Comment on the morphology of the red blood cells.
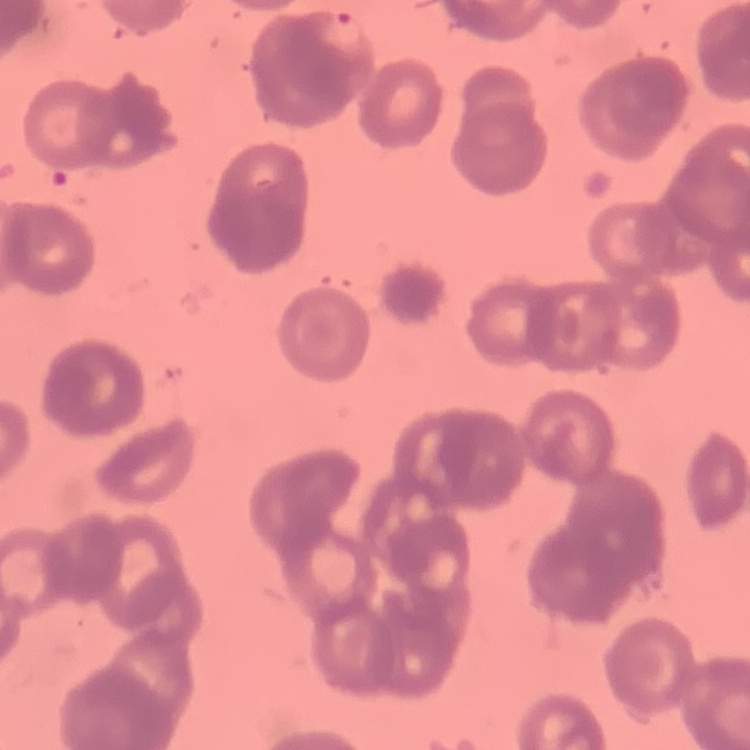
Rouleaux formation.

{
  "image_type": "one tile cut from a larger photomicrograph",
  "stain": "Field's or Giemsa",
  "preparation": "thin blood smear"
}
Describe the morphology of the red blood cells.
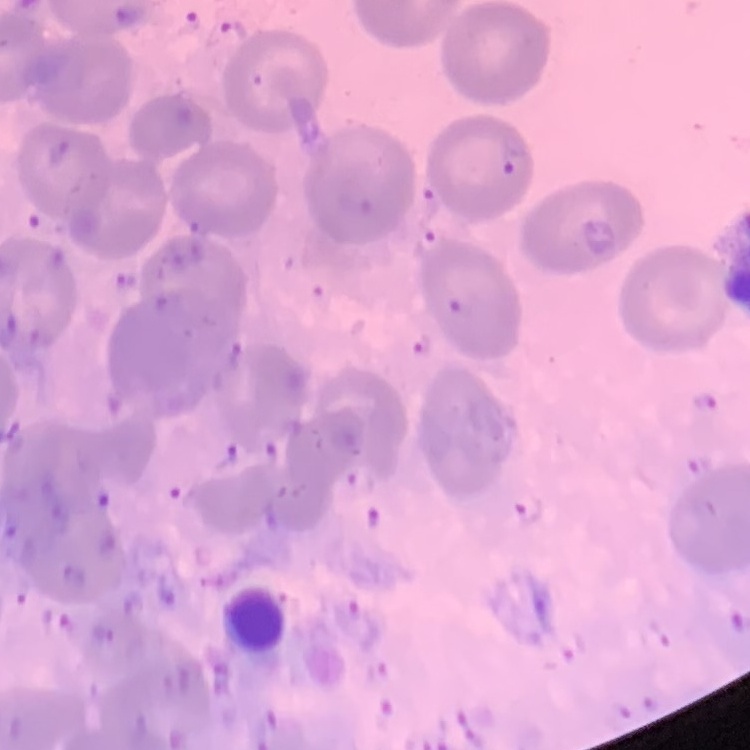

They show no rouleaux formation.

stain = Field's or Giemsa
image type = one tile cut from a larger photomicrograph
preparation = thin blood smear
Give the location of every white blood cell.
========================
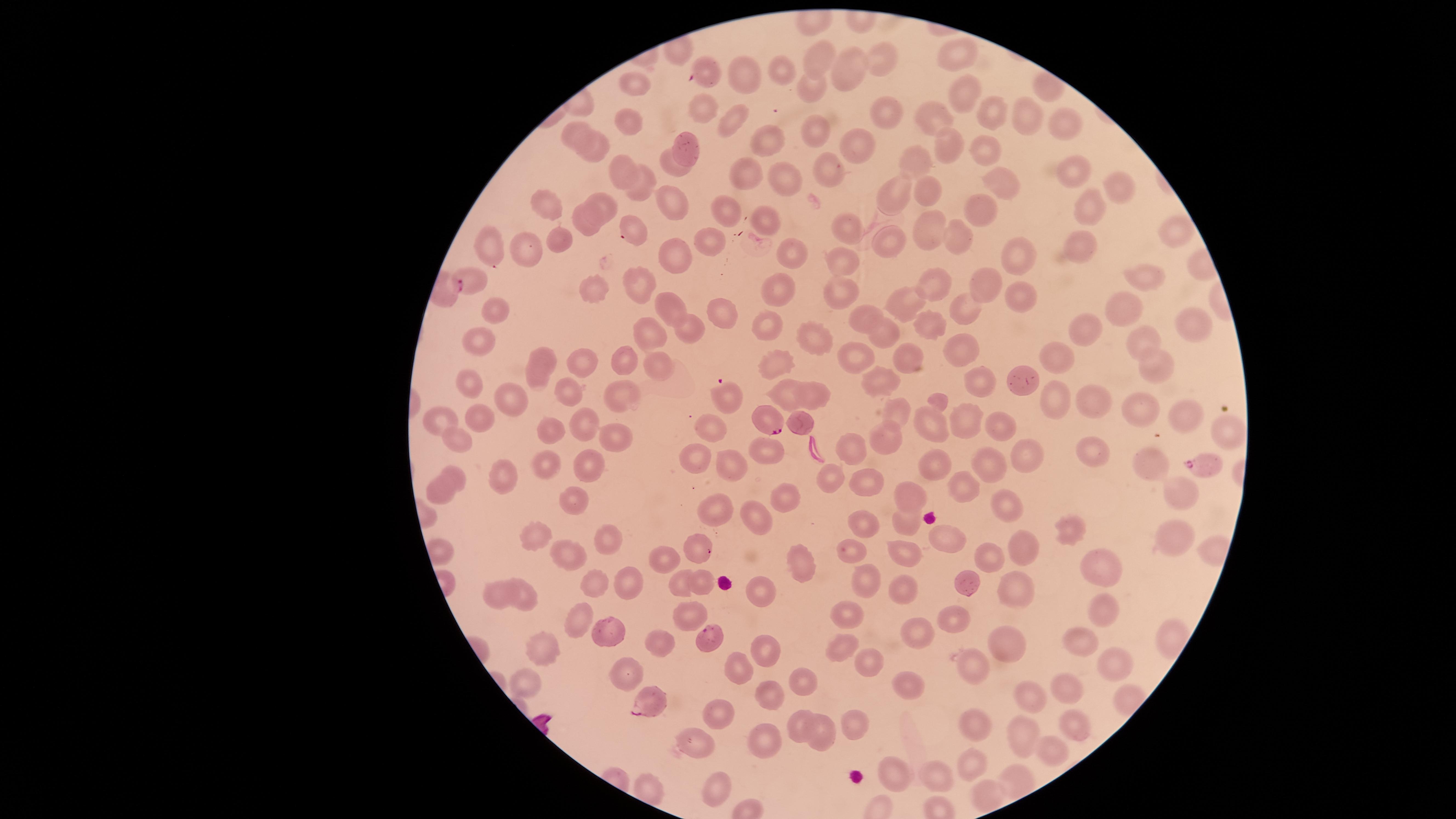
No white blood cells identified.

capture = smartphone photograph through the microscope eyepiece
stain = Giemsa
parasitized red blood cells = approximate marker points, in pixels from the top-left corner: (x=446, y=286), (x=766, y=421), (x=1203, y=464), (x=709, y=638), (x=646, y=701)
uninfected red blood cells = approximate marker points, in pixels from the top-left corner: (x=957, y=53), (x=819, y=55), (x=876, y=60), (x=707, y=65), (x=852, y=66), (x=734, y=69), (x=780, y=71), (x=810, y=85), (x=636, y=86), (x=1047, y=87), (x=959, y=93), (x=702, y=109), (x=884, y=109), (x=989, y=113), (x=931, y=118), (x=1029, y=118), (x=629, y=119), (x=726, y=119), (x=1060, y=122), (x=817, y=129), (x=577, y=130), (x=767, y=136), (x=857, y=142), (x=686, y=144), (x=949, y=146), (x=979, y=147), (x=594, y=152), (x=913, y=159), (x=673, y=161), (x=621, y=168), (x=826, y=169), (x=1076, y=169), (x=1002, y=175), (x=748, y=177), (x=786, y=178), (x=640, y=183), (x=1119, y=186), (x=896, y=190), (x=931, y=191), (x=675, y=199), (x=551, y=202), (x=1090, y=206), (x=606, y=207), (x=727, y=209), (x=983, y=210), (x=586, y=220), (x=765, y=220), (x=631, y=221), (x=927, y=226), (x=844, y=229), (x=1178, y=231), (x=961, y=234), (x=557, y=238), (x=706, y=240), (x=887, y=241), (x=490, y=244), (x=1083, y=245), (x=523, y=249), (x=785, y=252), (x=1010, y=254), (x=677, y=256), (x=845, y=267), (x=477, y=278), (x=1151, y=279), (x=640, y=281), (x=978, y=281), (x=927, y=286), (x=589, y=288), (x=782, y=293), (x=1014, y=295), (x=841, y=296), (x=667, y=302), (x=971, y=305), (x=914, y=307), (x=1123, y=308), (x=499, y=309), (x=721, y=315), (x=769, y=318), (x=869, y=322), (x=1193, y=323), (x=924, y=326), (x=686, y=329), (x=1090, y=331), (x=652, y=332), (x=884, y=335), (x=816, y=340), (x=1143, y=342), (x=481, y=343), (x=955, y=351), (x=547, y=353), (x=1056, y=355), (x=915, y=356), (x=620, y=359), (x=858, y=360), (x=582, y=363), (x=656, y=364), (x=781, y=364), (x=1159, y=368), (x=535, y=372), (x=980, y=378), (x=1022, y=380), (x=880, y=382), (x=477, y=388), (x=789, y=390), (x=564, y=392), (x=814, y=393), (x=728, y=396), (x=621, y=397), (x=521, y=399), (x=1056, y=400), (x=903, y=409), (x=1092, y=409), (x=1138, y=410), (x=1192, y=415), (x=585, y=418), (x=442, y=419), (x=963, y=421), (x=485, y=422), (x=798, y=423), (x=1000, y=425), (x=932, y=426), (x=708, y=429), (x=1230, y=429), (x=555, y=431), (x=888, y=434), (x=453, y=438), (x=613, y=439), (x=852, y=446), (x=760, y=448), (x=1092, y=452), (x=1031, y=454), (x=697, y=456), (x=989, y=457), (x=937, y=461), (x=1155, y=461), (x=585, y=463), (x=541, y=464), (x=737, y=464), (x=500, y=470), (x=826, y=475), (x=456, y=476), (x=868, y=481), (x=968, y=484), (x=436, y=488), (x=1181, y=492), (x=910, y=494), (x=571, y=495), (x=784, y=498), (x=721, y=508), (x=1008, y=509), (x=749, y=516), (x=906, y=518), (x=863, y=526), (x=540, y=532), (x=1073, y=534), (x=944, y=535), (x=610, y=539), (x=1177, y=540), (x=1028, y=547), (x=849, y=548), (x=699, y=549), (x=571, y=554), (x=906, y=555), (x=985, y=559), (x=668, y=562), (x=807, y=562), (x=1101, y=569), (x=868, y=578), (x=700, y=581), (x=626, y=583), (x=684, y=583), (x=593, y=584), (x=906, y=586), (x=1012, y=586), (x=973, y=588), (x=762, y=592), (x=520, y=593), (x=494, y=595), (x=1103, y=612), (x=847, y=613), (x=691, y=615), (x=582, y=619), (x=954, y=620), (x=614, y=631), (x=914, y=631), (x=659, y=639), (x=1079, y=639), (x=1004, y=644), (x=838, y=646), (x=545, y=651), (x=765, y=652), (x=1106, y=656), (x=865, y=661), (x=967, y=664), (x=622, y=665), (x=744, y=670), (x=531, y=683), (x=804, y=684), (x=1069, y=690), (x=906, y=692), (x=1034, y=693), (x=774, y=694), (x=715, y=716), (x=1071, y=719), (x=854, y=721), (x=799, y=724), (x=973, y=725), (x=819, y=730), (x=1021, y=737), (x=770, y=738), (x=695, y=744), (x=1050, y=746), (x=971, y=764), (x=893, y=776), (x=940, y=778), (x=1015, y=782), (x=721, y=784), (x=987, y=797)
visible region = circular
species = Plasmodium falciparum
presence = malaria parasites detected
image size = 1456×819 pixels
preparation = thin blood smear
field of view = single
========================
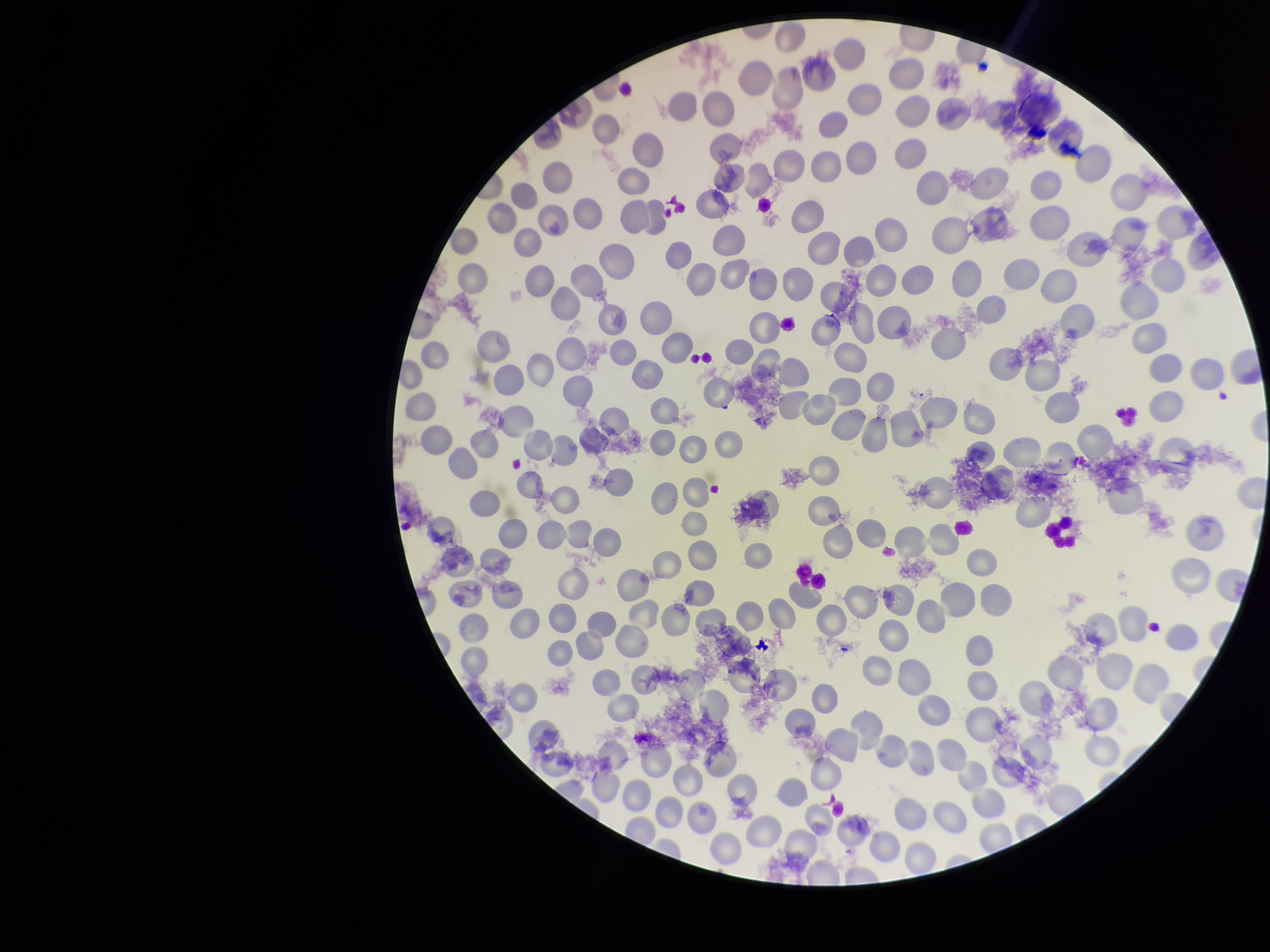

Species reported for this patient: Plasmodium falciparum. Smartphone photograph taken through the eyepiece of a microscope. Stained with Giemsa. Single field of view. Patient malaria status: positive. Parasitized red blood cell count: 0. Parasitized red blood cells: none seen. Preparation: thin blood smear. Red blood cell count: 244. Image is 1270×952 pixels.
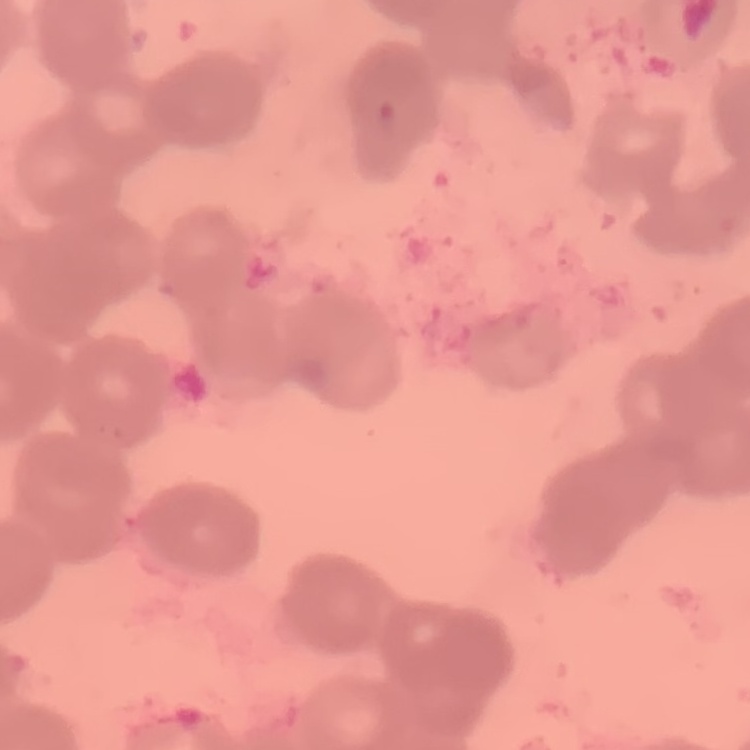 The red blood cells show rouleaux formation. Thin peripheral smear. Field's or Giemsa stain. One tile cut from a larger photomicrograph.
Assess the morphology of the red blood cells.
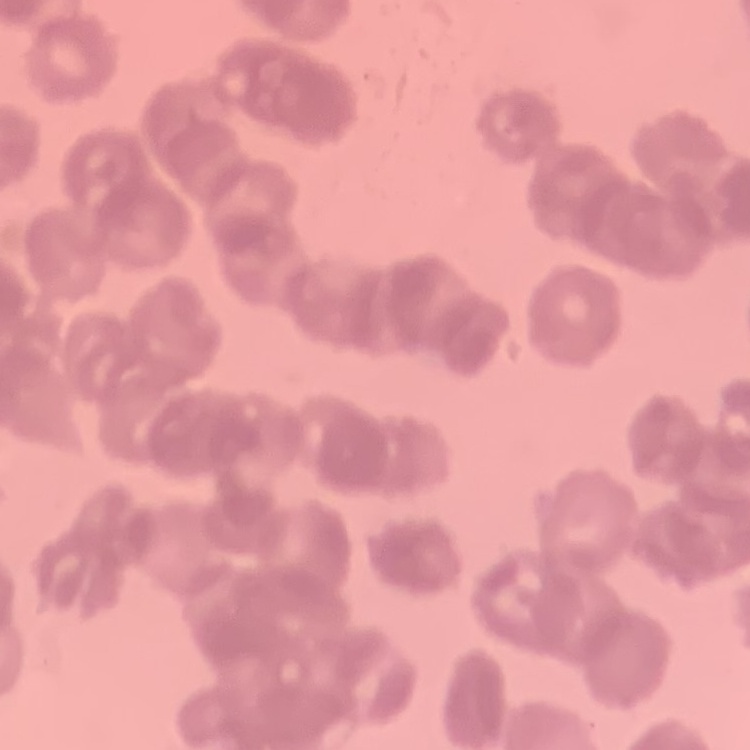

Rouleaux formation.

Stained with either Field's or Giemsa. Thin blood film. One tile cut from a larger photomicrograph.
========================
**Task to complete:** Wherever the word "morphology" turns up in a line of the entries above, copy that line.

**Answer area:**
Comment on the morphology of the red blood cells.
Describe the morphology of the red blood cells.
Assess the morphology of the red blood cells.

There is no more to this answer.